AA: Was sind einige der beeindruckendsten Meisterleistungen der Uhrmacherkunst, die Sie in den letzten Jahren gesehen haben und an denen Sie nicht persönlich beteiligt waren?

LO: Ich fürchte, ich verfolge nicht im Detail, was in der Uhrenwelt vor sich geht. Mir fällt nur auf, dass es sehr wenig Interesse an astronomischen Funktionen gibt. Das sind die, die mich am meisten interessieren. In den Anfangsjahren ging ich nur zur Basler Uhrenmesse, um zu sehen, was sich die Mitglieder der AHCI ausgedacht hatten. Für mich sind sie immer noch die interessantesten Schöpfer.

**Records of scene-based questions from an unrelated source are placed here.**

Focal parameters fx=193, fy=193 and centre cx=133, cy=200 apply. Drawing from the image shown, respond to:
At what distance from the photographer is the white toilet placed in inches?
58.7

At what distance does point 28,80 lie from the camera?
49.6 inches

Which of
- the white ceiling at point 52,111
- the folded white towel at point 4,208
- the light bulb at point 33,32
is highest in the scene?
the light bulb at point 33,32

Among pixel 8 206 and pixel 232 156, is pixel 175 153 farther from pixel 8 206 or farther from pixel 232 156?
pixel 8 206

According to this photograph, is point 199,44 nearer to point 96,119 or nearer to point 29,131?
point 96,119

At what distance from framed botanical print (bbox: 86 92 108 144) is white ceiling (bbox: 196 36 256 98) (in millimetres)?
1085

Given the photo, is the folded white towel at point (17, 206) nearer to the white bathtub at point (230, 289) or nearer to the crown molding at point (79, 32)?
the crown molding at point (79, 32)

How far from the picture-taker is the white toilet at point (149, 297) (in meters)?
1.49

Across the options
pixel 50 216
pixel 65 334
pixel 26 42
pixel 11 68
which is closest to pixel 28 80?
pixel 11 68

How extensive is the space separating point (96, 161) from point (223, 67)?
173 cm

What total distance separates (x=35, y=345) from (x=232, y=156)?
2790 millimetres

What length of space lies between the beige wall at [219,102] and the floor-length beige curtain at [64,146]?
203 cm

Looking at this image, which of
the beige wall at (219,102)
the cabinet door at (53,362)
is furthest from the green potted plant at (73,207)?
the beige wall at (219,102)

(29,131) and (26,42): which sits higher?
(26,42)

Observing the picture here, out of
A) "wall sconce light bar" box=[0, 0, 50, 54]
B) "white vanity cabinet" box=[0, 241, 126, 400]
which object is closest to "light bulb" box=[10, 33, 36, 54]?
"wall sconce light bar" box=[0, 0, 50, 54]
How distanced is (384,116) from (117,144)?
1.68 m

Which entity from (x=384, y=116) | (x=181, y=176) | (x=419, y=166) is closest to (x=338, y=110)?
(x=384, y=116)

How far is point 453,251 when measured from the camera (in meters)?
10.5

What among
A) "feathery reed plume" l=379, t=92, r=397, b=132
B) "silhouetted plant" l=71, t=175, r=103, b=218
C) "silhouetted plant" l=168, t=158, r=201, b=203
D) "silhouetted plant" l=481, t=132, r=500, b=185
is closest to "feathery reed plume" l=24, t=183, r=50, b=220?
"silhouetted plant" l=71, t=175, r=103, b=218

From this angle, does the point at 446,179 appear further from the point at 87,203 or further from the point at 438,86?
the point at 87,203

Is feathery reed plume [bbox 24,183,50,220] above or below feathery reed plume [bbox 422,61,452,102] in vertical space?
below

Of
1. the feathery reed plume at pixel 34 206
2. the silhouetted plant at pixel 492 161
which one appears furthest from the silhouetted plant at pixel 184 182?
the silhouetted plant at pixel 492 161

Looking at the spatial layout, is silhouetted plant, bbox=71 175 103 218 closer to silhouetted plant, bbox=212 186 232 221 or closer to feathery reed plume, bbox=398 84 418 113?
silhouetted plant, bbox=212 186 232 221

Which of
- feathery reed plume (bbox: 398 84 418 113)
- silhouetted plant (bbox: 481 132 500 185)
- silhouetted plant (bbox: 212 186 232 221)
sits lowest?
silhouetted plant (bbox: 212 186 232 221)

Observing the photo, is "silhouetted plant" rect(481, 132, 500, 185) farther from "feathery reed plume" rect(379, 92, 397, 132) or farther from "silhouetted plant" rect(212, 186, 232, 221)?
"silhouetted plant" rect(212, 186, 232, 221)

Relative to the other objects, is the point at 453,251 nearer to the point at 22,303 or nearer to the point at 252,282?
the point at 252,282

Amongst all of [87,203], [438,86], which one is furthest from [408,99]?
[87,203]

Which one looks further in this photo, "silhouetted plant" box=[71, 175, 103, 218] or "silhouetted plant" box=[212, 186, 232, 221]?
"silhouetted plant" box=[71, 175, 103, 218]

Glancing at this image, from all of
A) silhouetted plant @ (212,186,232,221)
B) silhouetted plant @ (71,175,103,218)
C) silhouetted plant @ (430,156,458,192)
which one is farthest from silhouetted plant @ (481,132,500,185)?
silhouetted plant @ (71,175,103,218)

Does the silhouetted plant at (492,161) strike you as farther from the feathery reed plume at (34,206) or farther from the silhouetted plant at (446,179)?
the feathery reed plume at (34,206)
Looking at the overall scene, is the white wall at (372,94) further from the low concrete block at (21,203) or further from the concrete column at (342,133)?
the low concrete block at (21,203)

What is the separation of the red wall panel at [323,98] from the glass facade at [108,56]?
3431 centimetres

AA: Worüber sprechen Sie gerne mit anderen Uhrenliebhabern? Welche Themen in diesem Bereich interessieren Sie heute? Was würden Sie in den nächsten Jahren gerne entwickelt sehen?

LO: Ihre Uhrenkollektionen würde ich auf keinen Fall sehen wollen! Ich gebe zu, dass es mir schwerfällt, mich mit Leuten zu unterhalten, deren Hauptinteresse Uhren sind. Die Dinge, die ich in naher Zukunft gerne entwickelt sehen würde, sind die, an denen ich gerade arbeite. Wenn ich möchte, dass etwas entwickelt wird, ist mein erster Impuls, es selbst auszuprobieren.

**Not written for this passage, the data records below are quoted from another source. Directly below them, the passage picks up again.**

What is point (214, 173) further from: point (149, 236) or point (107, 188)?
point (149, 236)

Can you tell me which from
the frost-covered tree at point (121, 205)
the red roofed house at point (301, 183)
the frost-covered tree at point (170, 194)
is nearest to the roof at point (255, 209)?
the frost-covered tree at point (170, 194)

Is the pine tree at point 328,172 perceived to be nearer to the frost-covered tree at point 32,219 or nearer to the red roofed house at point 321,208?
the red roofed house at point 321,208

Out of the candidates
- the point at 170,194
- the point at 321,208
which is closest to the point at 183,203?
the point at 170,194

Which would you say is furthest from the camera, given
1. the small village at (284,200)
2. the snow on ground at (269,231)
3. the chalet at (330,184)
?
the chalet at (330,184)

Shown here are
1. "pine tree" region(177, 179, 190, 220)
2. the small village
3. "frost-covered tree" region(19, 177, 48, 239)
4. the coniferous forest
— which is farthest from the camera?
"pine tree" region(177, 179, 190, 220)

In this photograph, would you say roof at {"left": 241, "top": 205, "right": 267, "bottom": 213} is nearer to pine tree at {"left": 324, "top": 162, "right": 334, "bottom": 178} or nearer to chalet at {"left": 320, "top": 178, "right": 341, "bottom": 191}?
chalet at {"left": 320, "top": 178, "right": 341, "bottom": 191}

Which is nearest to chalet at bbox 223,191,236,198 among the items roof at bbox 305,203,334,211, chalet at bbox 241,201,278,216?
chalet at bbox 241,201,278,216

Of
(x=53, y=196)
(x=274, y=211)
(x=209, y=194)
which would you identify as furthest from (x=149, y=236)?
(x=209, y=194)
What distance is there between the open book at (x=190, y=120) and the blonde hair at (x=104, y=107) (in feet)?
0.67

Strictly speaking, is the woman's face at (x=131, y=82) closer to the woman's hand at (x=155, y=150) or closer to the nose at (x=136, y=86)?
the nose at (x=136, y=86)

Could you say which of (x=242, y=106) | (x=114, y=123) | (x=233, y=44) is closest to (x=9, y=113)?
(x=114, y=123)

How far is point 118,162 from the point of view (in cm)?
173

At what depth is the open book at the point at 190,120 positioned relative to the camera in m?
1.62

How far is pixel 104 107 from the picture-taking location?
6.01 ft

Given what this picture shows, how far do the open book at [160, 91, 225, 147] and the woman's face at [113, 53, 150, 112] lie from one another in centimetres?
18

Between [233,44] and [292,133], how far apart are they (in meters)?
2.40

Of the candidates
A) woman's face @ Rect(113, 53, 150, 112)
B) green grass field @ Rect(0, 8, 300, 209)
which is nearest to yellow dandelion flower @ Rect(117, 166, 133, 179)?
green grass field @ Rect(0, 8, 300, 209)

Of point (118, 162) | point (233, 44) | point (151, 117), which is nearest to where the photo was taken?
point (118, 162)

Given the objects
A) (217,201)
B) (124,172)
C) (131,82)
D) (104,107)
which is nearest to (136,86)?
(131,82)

AA: Welche Verbindungen haben Sie heute zu Ulysse Nardin? Sind Sie begeistert von der heutigen Freak-Kollektion?

LO: Eigentlich spreche ich lieber über die Entwicklung der Freak von ihrer ersten Markteinführung bis heute, anstatt die heutige Kollektion isoliert zu betrachten. Es ist wirklich beeindruckend, den Weg zu sehen, den die Freak bisher gegangen ist. Jede Generation hat etwas Neues eingeführt oder etwas aufgegeben, das den Test der Zeit nicht bestanden hat. Silizium wurde für verschiedene Funktionen verwendet, sogar als Material für die Unruh. Die Hemmung wurde geändert und ein neues Aufzugssystem eingeführt. Es ist wirklich so, wie es das Marketing von Ulysse Nardin ausdrückt: Die Freak ist ein Labor, in dem neue Entwicklungen getestet werden. Und jeder Kunde kann Teil dieser laufenden Arbeit sein.

Für Ulysse Nardin bin ich heute ein Botschafter – eine Rolle, die ich bereits innehatte, als Rolf Schnyder noch da war.